Partir en voyage, particulièrement à l’étranger, amène son lot d’émotions, d’imprévus et de légers désagréments. Bien que vous ayez planifié vos vacances de A à Z, il est possible qu’un imprévu survienne. Comme vous le savez sans doute, les personnes atteintes du trouble de la personnalité limite vivent de l’insécurité et ont de la difficulté à gérer leurs émotions. Le fait de partir en voyage ou de voir leurs proches partir est une source importante et non négligeable de stress et d’insécurité.

 

Comment y arriver?

Il est évident qu’une bonne planification aidera la personne atteinte à se sentir rassurée. La personne le sera d’autant plus si elle est impliquée dans les préparatifs et si elle se sent concernée par le voyage. Si la personne n’est pas intéressée ou accepte à reculons de vous accompagner, mieux vaut respecter sa limite et attendre qu’elle soit prête.

C’est un peu comme pour les fêtes familiales : si votre proche atteint ne veut pas y participer parce qu’il n’aime pas cela, se sent jugé, n’a pas de plaisir ou autre, il est préférable de ne pas forcer la personne ou de lui proposer de venir seulement une heure plutôt que de ne pas respecter son avis.

 

Ca va lui faire du bien ?

Même si vous êtes convaincus qu’un voyage lui ferait du bien ou que d’aller prendre l’air au chalet familial serait la meilleure chose à faire, si vous ne tenez pas compte des besoins et capacités de l’autre, vous faites erreur. Si votre proche demeure à la maison pendant que vous êtes en voyage, assurez-vous qu’il ait sous la main les informations nécessaires.
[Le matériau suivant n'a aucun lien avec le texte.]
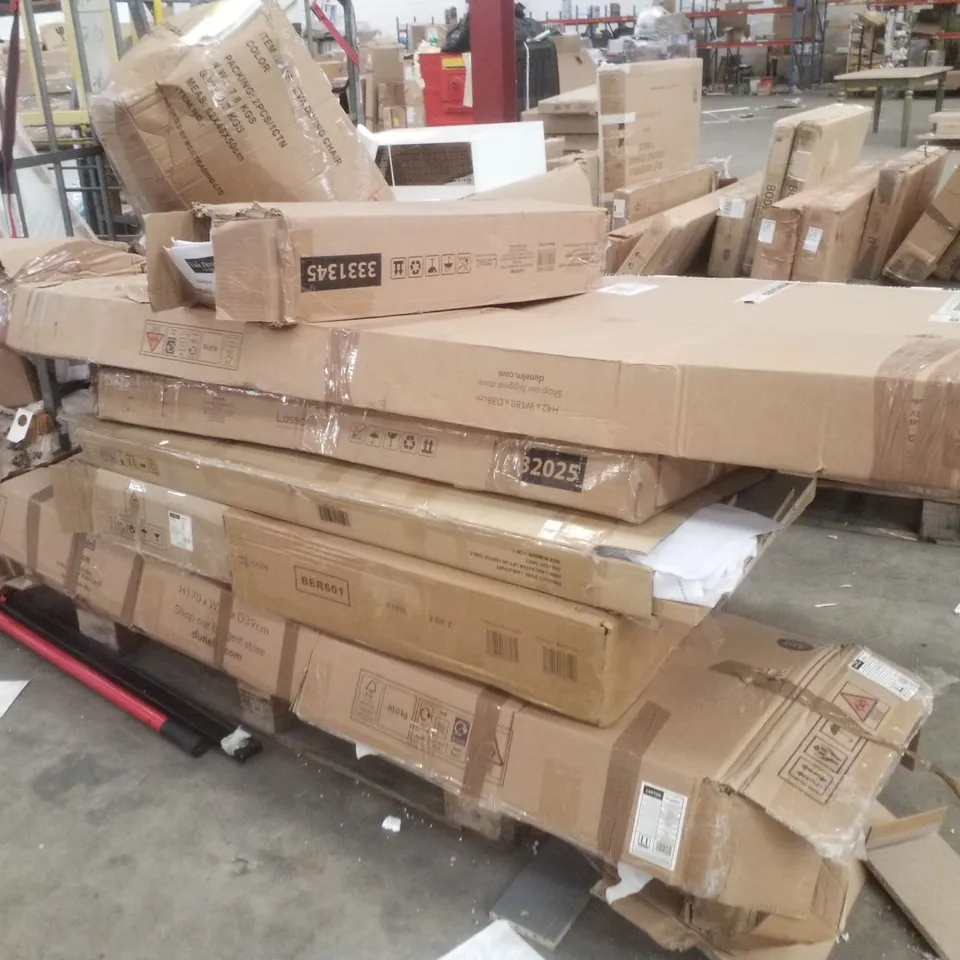 PALLET CONTAINING ASSORTED FLATPACK FURNITURE PARTS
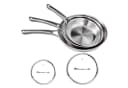 LALAHO Topf-Set Pfannenset 3-teilig 20+24+28 cm aus Edelstahl Bild 2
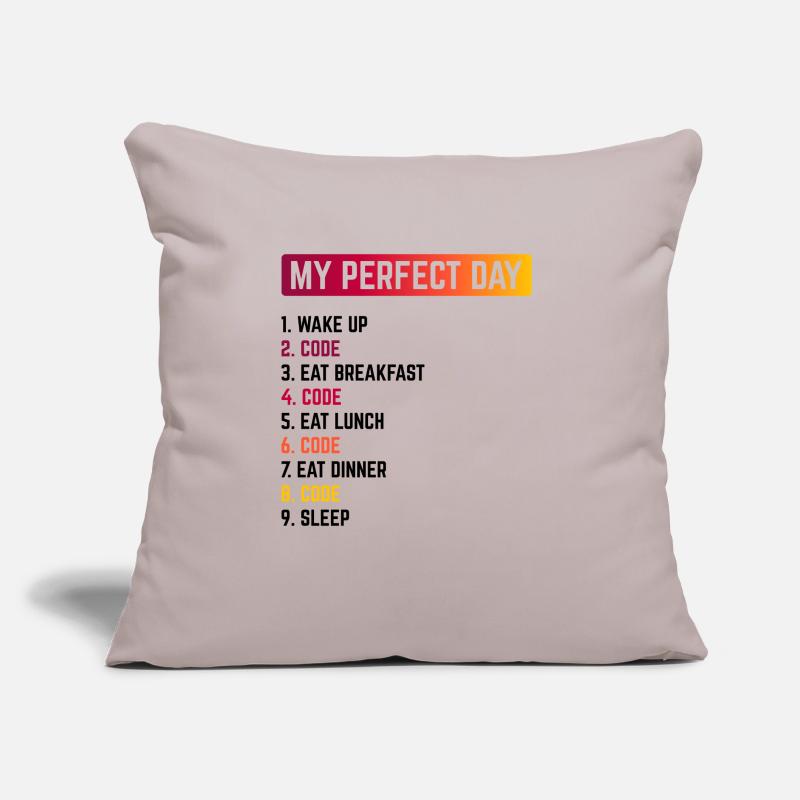 My Perfect Day Wake Up Code Software Developer Pro Sofakissen mit Füllung 45 x 45 cm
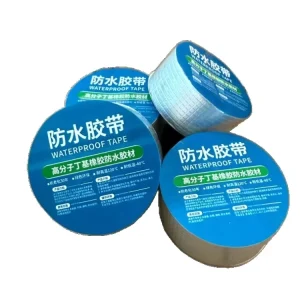 Industrial Roof Butyl Waterproof Tape with Anti-Aging and High-Strength Underlayment and Coverboard for Various Base Surfaces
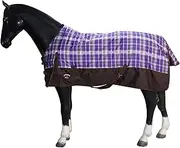 CHALLENGER 84" 600D Horse Turnout Waterproof Medium-Weight Plaid Winter Blanket 21EE05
Mieux vaut avoir une liste de numéros de téléphone en cas d’urgence ou de problèmes avec la maison que de revenir et de subir.

 

Et si mon proche reste à la maison, dois-je lui téléphoner?
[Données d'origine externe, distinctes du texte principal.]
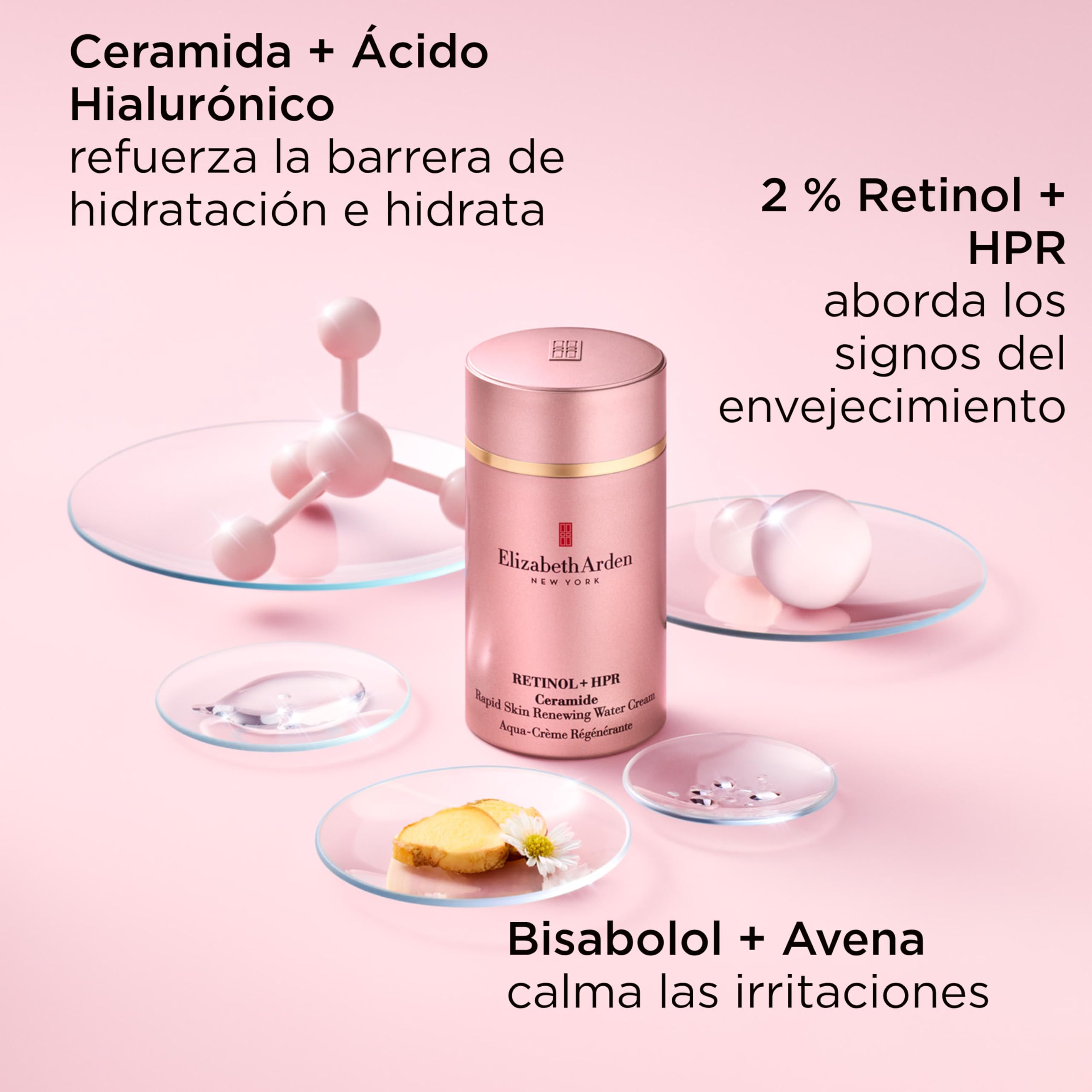 Elizabeth Arden Retinol + HPR Ceramide Crema Renovadora 50 ml | Crema con retinol y ceramidas que ayuda a alisar arrugas y mejorar textura y firmeza.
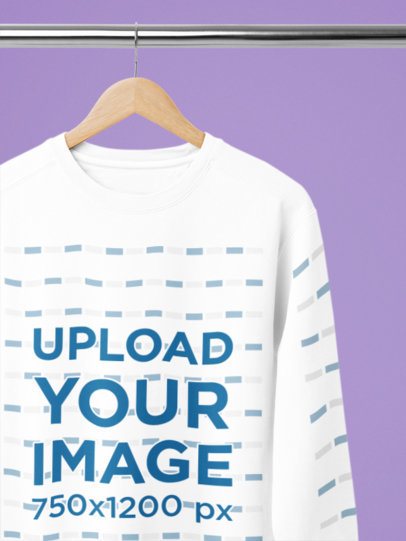 Mockup of a Comfort Colors Sweatshirt Featuring a Customizable Sleeve m52774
Dans le meilleur des mondes, je vous suggérais de ne pas téléphoner car vous risquez de causer une source de stress à votre proche et de vous en créer une. Ex. : votre fille ne répond pas et pourtant, elle devrait être là, peut-être lui est-il arrivé quelque chose, etc. Vous pouvez écrire un bref courriel pour donner de vos nouvelles à un moment durant le voyage. Par contre, si vous le faites plus d’une fois, vous vous attendrez à recevoir une réponse et si vous n’en avez pas, cela générera des inquiétudes.

 

Votre proche vient avec vous ?

Si votre proche atteint décide de partir avec vous, il est important de discuter ensemble avant le départ et d’établir vos attentes mutuelles face au voyage. Il est possible que votre proche n’aie pas les mêmes besoins et attentes que vous mais s’il ne vous en informe pas avant le départ, vous vous retrouverez devant le fait accompli une fois arrivés à destination. Prévoyez les pépins que vous pourriez rencontrer et ayez quelques pistes de solutions en tête.

 

Rappelez-vous surtout que si vous annoncez quelque chose à votre proche, vous devez vous y en tenir, sinon il ne se sentira pas en sécurité.

 

Les promesses sont donc à proscrire en tous lieux et toutes circonstances. Bref, pour un premier voyage avec ou sans votre proche, il est préférable d’être bien préparé et d’être prêt et confortable avec cette idée de voyager.